I suppose some people don’t particularly mind that the U.S. has started to resemble a socialist state. But for the rest of us, reclaiming our position as a global leader and restoring our former greatness is the priority. That requires steering the ship away from a government-driven economy and back toward a thriving private sector.
It’s a monumental task, but President Donald Trump is off to a strong start. The road from where Biden left us to where we need to be won’t be easy, and there will be challenges along the way.
Those complaining that Trump hasn’t “fixed” the economy after just two months either forget or never truly understood the extent of the damage the Biden administration inflicted on America.
It will take time for Trump’s policies to ripple through the economy. During his address to a joint session of Congress last week, he candidly acknowledged that his administration’s implementation of tariffs would cause a “little disturbance.”
The stock market is undergoing a correction, possibly due to uncertainty surrounding the tariffs or simply because it had become overvalued and was due for an adjustment. Anyone familiar with financial markets knows that corrections are normal, healthy, and even necessary.
As a former financial consultant with Merrill Lynch, I witnessed numerous corrections — and even a few crashes. They always pass, the market always rebounds, and those who panic and sell during the darkest moments take the biggest losses.
Treasury Secretary Scott Bessent provided a reasonable explanation for the recent stock market swoon during an appearance on CNBC’s Squawk Box. “The market and the economy have become hooked, become addicted, to excessive government spending, and there’s going to be a detox period,” he said.
Financial analyst Charlie Gasparino pointed out in a recent article that another familiar change agent, former President Ronald Reagan, faced a tumultuous stock market during the first two years of his presidency. The markets were reacting to uncertainty as Reagan worked to implement his agenda.
For those concerned about the value of their 401(k) plans, it’s worth noting that the Dow Jones Industrial Average had a net gain of more than 150% during Reagan’s presidency.
Gasparino offered some sound advice to his readers: “Ignore the stock market.”
Trump’s tariffs have faced significant criticism from those who fail to understand how much the rest of the world exploits the U.S. in trade. Washington Post writer and Fox News contributor Marc Thiessen recently shared on a Special Report panel that, last year, the U.S. paid $370 billion in tariffs to foreign countries while receiving only $70 billion in return. If these figures are accurate, is it any wonder why Trump is working to balance the scales?

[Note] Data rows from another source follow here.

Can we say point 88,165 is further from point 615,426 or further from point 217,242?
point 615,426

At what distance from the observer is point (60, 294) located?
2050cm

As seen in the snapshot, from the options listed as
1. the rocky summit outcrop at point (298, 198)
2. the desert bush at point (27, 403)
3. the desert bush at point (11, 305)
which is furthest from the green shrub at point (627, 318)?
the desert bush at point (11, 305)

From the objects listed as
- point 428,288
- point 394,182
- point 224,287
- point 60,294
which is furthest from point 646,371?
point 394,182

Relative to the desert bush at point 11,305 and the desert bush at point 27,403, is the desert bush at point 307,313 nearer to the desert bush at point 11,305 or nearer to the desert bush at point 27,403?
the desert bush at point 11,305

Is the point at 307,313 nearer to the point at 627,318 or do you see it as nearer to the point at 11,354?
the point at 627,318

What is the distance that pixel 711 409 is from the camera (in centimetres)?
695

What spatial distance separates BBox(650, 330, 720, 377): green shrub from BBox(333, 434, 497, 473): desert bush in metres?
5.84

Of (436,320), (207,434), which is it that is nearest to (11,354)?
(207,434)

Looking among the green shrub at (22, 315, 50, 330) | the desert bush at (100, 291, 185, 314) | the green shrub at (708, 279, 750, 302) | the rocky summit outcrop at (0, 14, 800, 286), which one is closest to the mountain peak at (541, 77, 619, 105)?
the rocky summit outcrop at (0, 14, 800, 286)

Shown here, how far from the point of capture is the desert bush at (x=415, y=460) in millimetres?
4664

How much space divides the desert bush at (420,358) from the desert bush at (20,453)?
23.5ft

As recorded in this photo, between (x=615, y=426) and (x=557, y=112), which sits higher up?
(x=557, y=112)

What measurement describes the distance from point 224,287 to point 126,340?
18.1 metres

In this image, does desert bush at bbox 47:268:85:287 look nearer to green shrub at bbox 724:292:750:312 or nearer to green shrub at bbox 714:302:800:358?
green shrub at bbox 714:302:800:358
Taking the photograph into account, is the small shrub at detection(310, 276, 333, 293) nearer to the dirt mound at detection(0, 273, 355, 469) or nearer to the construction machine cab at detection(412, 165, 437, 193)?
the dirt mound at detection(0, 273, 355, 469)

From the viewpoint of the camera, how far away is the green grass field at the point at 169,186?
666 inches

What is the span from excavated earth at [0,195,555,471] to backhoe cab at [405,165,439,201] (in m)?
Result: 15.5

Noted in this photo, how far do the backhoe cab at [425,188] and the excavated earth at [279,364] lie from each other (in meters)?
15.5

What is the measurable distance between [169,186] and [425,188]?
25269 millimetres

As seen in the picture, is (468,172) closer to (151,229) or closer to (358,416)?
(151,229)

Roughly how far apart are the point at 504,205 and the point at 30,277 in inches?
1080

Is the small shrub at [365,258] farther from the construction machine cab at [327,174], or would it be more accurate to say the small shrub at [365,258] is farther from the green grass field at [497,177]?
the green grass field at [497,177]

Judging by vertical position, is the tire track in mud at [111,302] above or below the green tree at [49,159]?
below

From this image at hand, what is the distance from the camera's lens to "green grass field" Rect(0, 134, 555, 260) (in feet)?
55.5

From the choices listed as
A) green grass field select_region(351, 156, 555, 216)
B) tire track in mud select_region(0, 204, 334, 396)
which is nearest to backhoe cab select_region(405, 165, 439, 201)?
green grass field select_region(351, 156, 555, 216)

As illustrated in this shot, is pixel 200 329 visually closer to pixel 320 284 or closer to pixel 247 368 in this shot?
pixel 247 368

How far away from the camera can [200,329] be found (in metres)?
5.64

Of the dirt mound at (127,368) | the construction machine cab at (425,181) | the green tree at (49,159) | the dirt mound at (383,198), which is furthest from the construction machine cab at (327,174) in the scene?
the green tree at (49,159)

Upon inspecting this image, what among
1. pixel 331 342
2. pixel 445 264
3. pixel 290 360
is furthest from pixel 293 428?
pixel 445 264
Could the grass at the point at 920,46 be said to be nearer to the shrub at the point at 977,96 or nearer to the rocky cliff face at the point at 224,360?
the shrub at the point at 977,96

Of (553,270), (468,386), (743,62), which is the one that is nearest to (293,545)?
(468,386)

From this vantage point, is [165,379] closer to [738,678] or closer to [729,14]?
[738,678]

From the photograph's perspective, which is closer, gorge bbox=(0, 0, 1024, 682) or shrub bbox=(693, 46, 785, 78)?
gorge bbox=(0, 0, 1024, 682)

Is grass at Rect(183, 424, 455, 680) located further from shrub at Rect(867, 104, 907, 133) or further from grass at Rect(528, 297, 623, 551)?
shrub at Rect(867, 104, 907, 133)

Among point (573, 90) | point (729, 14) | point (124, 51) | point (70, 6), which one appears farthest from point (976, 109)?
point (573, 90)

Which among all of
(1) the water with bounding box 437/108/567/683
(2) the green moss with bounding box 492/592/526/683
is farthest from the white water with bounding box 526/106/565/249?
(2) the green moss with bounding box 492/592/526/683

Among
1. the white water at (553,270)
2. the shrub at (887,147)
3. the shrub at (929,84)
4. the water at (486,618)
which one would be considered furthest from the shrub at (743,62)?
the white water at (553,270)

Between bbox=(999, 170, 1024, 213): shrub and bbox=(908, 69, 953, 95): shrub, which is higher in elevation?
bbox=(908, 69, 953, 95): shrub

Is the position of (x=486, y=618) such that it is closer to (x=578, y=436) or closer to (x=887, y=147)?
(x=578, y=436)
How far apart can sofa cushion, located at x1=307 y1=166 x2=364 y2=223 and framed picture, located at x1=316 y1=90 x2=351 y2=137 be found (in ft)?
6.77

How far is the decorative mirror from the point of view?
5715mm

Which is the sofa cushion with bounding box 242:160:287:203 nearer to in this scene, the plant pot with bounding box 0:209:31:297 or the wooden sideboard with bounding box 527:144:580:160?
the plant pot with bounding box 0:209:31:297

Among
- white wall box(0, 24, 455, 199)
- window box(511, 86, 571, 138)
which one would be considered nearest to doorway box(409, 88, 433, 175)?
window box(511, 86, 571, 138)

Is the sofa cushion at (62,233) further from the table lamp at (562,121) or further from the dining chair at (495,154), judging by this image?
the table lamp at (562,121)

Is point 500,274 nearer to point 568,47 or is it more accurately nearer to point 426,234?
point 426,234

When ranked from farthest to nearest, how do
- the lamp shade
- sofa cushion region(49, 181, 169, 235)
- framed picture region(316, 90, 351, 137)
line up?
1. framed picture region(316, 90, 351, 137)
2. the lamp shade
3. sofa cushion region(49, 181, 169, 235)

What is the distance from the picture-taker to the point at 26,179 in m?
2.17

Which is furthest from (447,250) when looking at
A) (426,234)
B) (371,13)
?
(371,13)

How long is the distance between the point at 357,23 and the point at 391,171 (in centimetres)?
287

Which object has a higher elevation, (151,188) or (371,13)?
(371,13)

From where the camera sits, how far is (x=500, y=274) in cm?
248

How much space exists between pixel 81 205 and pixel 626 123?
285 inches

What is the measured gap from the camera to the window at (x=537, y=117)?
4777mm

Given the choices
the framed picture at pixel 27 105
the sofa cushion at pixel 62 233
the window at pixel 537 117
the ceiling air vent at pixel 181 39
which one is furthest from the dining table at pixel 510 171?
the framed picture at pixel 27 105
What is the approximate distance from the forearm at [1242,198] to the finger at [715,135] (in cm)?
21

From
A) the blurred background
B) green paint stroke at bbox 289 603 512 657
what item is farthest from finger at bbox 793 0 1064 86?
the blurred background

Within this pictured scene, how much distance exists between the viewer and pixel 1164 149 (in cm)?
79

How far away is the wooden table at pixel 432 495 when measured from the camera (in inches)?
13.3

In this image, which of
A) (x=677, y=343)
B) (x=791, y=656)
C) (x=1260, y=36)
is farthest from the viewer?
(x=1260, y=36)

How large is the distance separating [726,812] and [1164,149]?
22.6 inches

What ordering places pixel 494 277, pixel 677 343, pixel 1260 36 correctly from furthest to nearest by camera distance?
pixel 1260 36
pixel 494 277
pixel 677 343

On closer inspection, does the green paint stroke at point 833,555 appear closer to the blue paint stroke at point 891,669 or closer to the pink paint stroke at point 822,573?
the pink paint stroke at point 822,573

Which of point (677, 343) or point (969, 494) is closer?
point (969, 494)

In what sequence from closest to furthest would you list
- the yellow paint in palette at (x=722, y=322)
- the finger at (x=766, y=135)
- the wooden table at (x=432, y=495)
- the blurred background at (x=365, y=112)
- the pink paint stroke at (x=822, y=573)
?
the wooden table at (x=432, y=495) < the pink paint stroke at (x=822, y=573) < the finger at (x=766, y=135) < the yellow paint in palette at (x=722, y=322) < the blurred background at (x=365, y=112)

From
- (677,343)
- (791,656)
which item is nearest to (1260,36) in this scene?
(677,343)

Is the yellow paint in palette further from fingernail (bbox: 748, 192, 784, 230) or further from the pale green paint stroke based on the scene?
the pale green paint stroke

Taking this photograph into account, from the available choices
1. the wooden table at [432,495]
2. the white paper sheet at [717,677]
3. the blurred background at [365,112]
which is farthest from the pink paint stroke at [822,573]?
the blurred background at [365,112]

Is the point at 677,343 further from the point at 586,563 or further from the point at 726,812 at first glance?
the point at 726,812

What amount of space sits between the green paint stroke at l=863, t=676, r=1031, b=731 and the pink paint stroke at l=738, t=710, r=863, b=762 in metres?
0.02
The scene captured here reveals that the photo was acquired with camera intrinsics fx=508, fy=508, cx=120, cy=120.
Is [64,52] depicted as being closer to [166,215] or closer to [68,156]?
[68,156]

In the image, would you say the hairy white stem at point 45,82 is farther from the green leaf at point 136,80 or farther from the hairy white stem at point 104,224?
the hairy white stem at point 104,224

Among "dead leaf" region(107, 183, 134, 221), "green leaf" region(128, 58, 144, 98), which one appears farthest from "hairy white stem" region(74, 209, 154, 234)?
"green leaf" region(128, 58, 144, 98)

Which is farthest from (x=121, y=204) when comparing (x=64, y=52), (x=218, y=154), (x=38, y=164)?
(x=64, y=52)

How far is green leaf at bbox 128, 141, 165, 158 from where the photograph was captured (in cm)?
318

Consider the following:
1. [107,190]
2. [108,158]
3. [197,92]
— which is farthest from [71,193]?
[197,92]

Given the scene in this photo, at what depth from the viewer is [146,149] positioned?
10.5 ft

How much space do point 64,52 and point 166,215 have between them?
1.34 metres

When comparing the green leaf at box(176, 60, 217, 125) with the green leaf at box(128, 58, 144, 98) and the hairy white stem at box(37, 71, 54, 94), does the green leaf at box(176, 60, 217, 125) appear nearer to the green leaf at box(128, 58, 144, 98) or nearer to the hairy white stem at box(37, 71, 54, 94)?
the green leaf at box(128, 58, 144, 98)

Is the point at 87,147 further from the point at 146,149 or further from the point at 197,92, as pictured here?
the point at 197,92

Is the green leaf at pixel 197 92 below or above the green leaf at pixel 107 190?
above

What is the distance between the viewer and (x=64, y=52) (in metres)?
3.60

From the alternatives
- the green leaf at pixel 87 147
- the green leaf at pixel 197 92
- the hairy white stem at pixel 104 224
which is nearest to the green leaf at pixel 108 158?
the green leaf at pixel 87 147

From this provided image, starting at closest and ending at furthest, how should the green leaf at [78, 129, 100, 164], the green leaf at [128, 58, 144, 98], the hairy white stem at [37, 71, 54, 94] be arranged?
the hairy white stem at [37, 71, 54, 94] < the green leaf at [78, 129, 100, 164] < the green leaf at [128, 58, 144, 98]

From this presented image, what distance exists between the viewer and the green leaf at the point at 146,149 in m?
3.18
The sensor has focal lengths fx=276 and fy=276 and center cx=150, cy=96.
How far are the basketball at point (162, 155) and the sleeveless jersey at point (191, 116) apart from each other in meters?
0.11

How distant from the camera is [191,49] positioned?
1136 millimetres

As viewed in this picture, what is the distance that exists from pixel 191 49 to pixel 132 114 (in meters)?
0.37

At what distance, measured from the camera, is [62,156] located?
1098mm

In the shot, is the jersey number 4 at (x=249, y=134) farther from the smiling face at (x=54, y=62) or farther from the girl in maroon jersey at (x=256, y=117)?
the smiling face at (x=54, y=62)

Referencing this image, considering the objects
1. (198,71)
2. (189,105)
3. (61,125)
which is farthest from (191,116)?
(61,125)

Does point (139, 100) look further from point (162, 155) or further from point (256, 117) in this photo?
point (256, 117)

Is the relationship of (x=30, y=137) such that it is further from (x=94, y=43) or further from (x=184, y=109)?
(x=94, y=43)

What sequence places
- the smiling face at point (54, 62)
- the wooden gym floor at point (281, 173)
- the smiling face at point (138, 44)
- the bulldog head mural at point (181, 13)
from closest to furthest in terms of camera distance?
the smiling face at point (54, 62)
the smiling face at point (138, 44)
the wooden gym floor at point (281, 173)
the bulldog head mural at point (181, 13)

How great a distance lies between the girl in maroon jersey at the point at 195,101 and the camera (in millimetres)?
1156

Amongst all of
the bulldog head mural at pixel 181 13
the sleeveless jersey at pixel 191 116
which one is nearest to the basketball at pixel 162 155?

Additionally, those complaining the loudest about the tariffs ignore the administration’s expected deregulation and tax cuts. Already, corporate CEOs, both foreign and domestic, have promised nearly $2 trillion of new investments in the U.S. Not bad for two months.
While I hope it doesn’t take as long for Trump to get things right as it did for Reagan, we may have to endure some short-term economic instability. In any case, Commerce Secretary Howard Lutnick reassured Fox News host Laura Ingraham that much of the uncertainty surrounding Trump’s tariffs will be eliminated following the administration’s planned assessment on April 2.
TRUMP ADVISER CHRIS LACIVITA SAYS MUSK WILL NOT CUT SOCIAL SECURITY: ‘HE’S NOT PRESIDENT’
Let’s give Trump, Bessent, and Lutnick, all people who have built successful businesses in the real world and understand the economy far better than Biden’s team of academics, a chance.
I, for one, would not bet against Trump.